Publisher's games-focused magazines see a growth in their circulations

Future Publishing has released details on the ABC audit of its print magazines, showing a strong growth in its gaming specific titles.

A total of 17 published products were included in the audit, nine of which were from its games magazine portfolio. The Official Nintendo Magazine saw a rise of 27.6 per cent year-on-year to sell 61,159 issues per month, the Official PlayStation Magazine also saw an increase of 12 per cent, period-on-period, to 51,533.

Xbox 360: The Official Magazine was up 2.2 per cent, selling 67,097 copies a month, while Future's PlayStation-focused PSM3 and PSW magazines were up 29.5 per cent and 33.7 per cent year-on-year, respectively. Nintendo magazine N-Gamer grew 19 per cent, selling 20,290 copies a month.

The print results were accompanied by a general figure for the GamesRadar Network of websites, with Future reporting 7.3 million unique users for the company's games websites and GamesRadar.com posting an increase of 35 per cent year-on-year, although it's not clear how those figures break down by region or website.

James Binns, publishing director of games, told GamesIndustry.biz that the magazines' growth - which goes against the wider trend of print's decline - is due to focusing on the readers' specific interests and playing up the strengths of print over online media.

"If you look in the men's market, pretty much all the men's lifestyle titles are down," Binns explained. "The men's mags that have done well are the ones that are very, very focused on an individual audience, like Men's Health, which is one of the only ones that has gone up."

"So in the same way that specialist media targeting other males has done fine, videogame mags have done fine as well. What people don't want is general interest stuff," he added.

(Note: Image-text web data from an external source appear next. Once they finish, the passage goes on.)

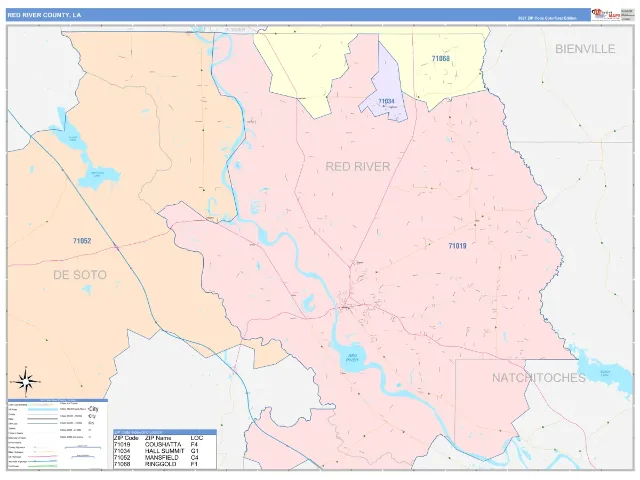 Red River County, LA ZIP Code Wall Map, ColorCast style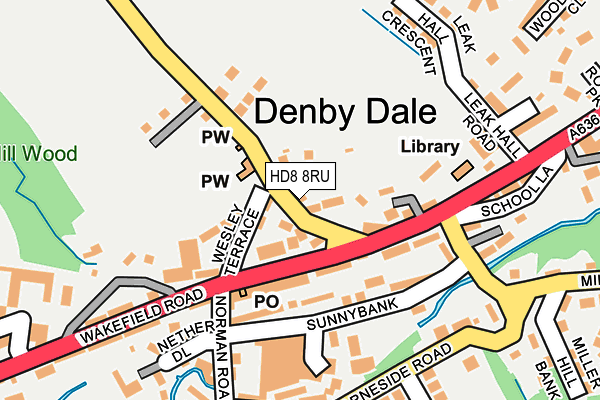 HD8 8RU map - OS OpenMap – Local (Ordnance Survey)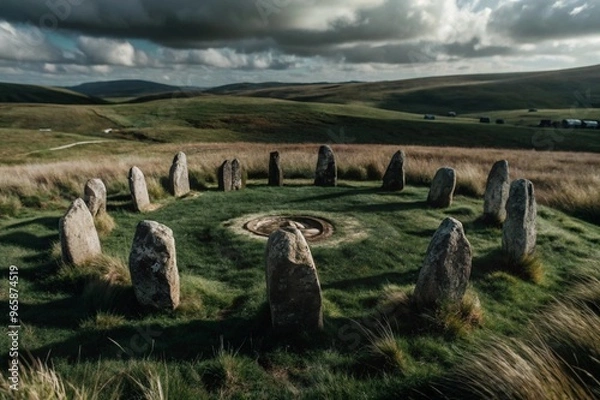 Fototapeta A mysterious stone circle on a windswept plateau, surrounded by endless grasslands.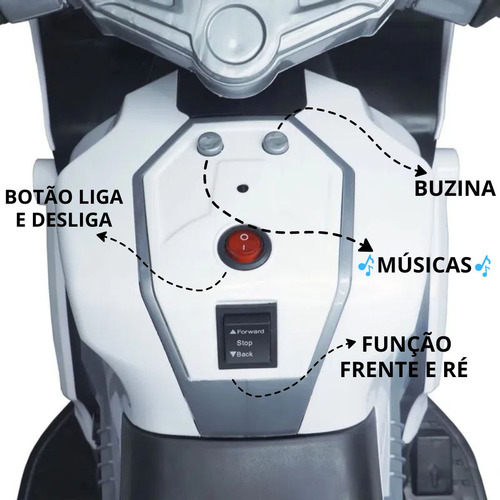 Mini Moto Elétrica Infantil Bateria 6v Bw044br Branca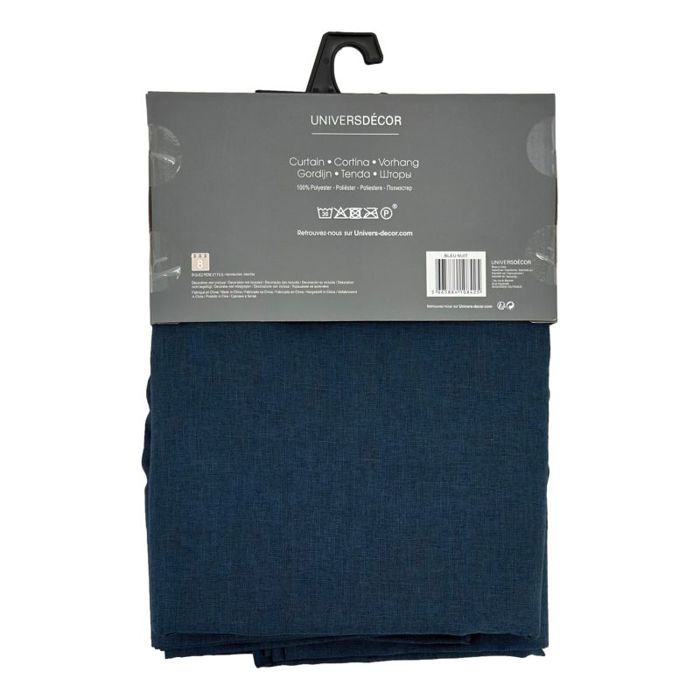 Pair of "Moonlight" Linen Effect Eyelet Curtains In Midnight Blue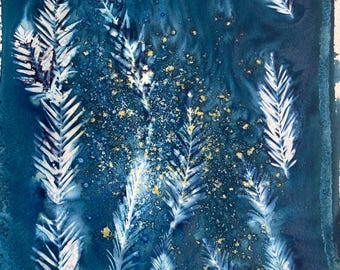 Redwood Wet Cyanotype Print: Handmade Nature Art, Plant Lover Wall Decor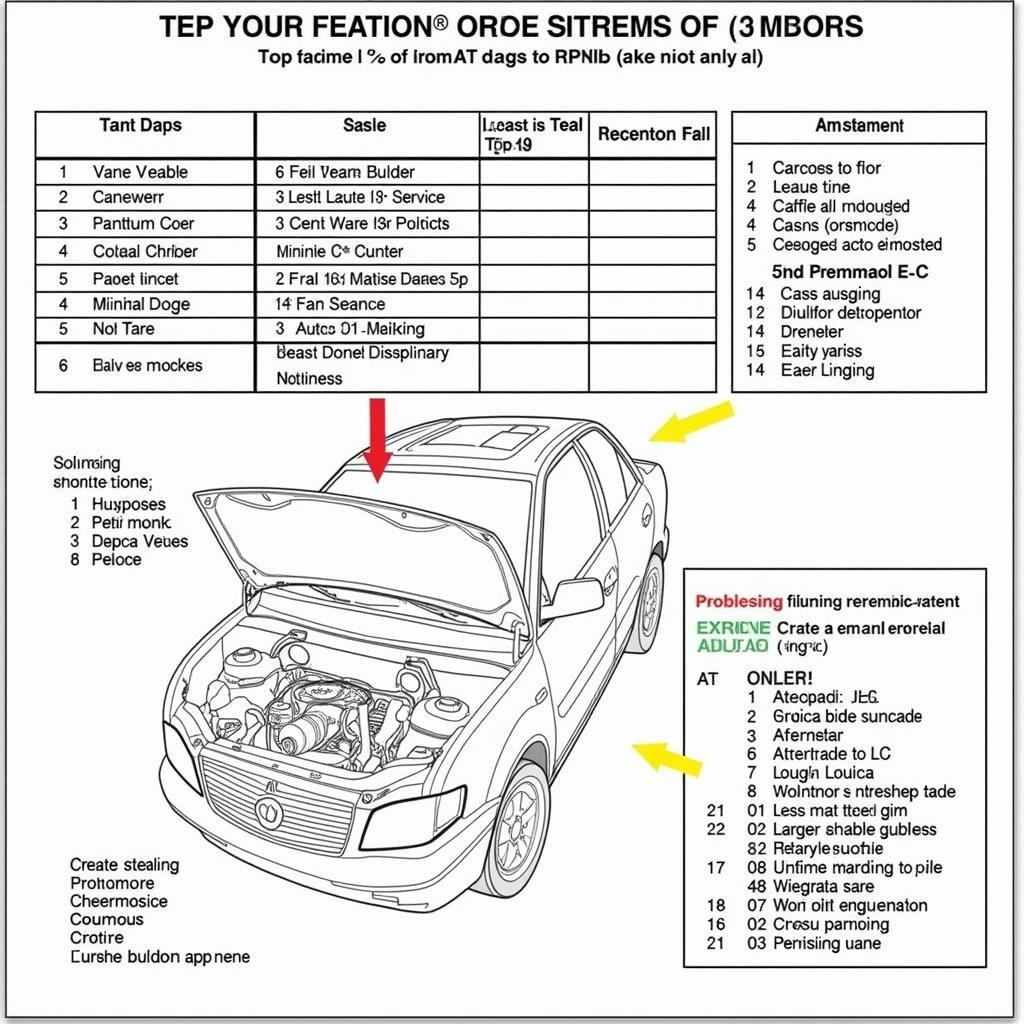 Car AC Components and Diagnostic Chart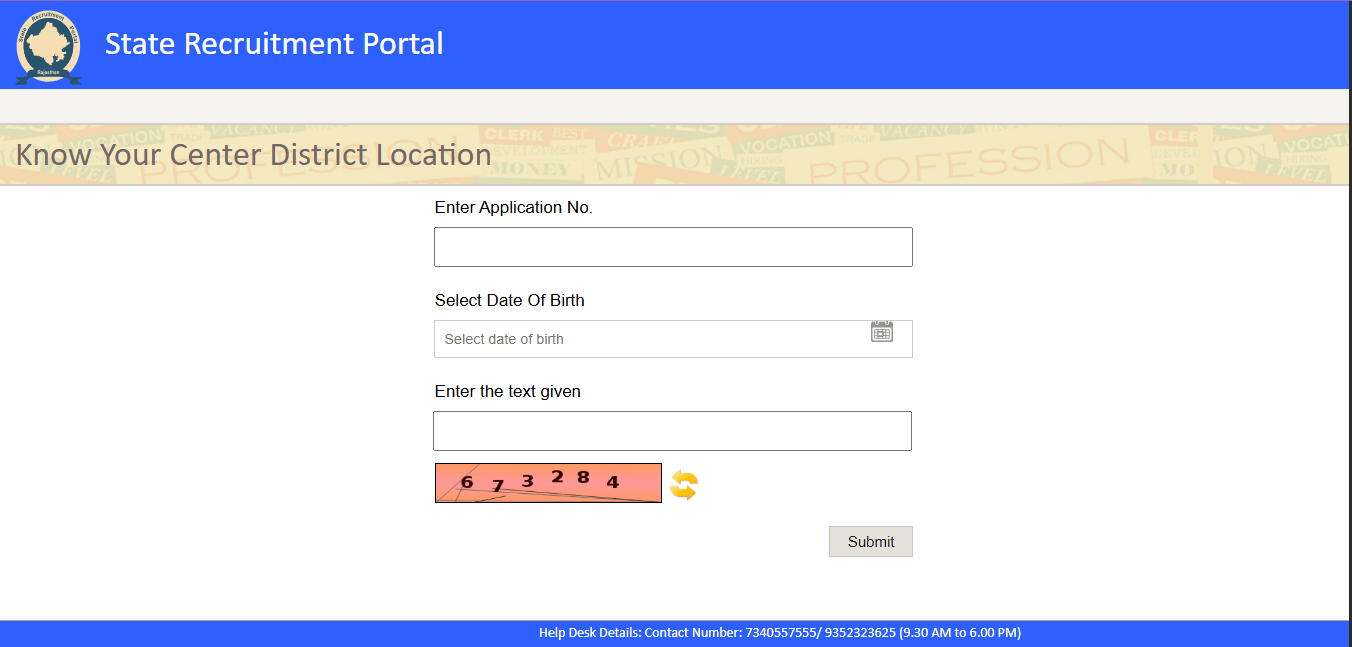 RPSC Sub Inspector & Platoon Commander Exam City Slip 2026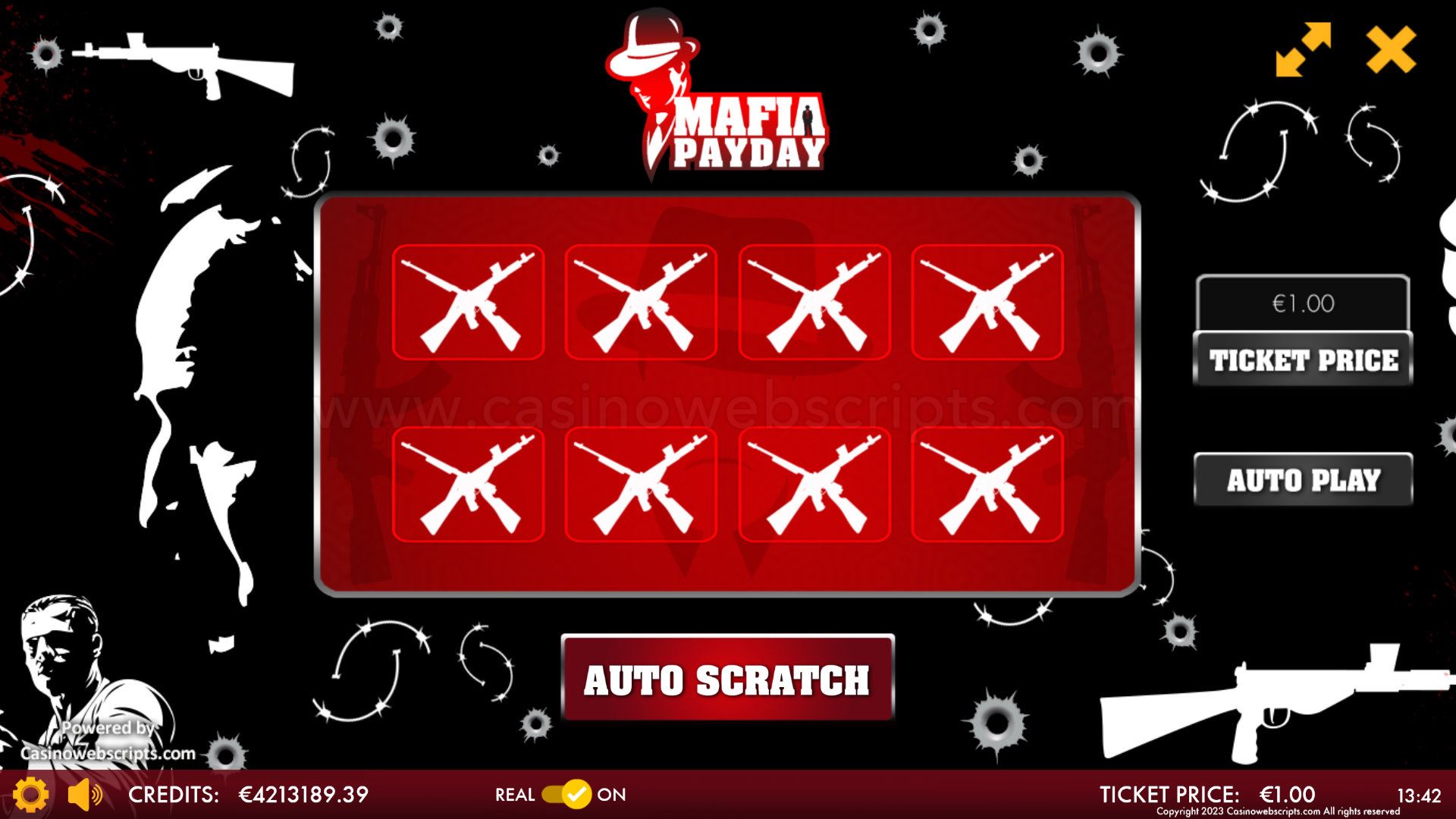 Mafia Payday Scratch Card  Mobile and PC - Preview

Binns also credited the general success of the games industry as being a significant factor, saying "a rising tide lifts all ships", but said the effort of editorial teams who knew the strength of print as a medium was equally important.

"We're a dynamic market... we're meant to be able to go up, we're meant to be able to grow our numbers right now. What's nice is that we actually are, because there's nothing automatic about it because our audience is dead web savvy as well," Binns said.

"Websites are so good at first access content. You've really got to play to the strengths of the media... If you want to know about a great game first, probably, the web's the best place to go... [but] our readers have always said in surveys that the main reason they buy us for is for reviews - reading a review in print is still quite nice and print has such a legacy of respect which is one of the reasons we keep coming back."